§ **GOAL 1**: Read the piece on snooker's history and decide whether each statement agrees with it: (a) roughly 18.5 million BBC viewers saw Dennis Taylor beat Steve Davis in the 1985 World Championship; (b) in the eighties snooker became the UK's most popular spectator sport; (c) the record "Snooker Loopy" was performed by Barry Hearn. For each, answer yes or no and quote the words of the piece that settle it.
§ **GOAL 2**: Continue the piece on snooker's history from the point where it stops.

Start TEXT TO READ

Wednesday, 11 May 2011

Snooker is Back in the Black

Approximately 18.5 million BBC viewers witnessed Dennis Taylor pot the final black of the final frame to defeat Steve Davis, and claim the 1985 World Snooker Championship.  Only a couple of decades earlier, however, snooker was in such dire straits that a recognizable World Championship was no longer contested.  The game was weighed down by dull players and its inadaptability to black and white television.  In the seventies, however, the influx of colourful new characters (particularly Alex Higgins) and the advent of colour TV initiated a snooker renaissance.  By the eighties snooker boasted a plethora of intriguing personalities (in addition to Higgins, Taylor and Davis, Jimmy White, Terry Griffiths, Cliff Thorburn and many others), and, assisted by imaginative marketing (in particular by Barry Hearn, who managed a number of top players), the game established itself as the UK’s second most popular spectator sport (behind football, of course); the 1985 World Final being the apex of snooker's popularity.  In short, Britain went ‘snooker loopy’ (the title of a successful record performed by Chas and Dave, with five players, all managed by Hearn, providing backing vocals).

End TEXT TO READ
Start INFORMATION SHOWN

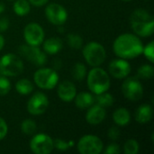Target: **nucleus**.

End INFORMATION SHOWN

§ **TASK RESULT 1**:
(a) Yes: "Approximately 18.5 million BBC viewers witnessed Dennis Taylor pot the final black of the final frame to defeat Steve Davis, and claim the 1985 World Snooker Championship."
(b) No: "the game established itself as the UK’s second most popular spectator sport (behind football, of course)"
(c) No: "performed by Chas and Dave, with five players, all managed by Hearn, providing backing vocals"

§ **TASK RESULT 2**:
And then the long decline began.  In the nineties a new breed of snooker player dominated the game, amongst them John Higgins, Mark Williams, and, in particular, Stephen Hendry; young men inspired by Davis and White.  This new generation of professional was single-mindedly dedicated and ruthlessly brilliant, but, with the exception of Ronnie O’Sullivan, lacking the colourful public personality that had been the game’s biggest selling point in the previous decade.  On top of this the presentation of the sport was becoming tired, and snooker was now plagued by incompetent and corrupt administration.  By the end of the ‘noughties’, just as it had been in the sixties, snooker was in a rut, and this time there seemed no way back.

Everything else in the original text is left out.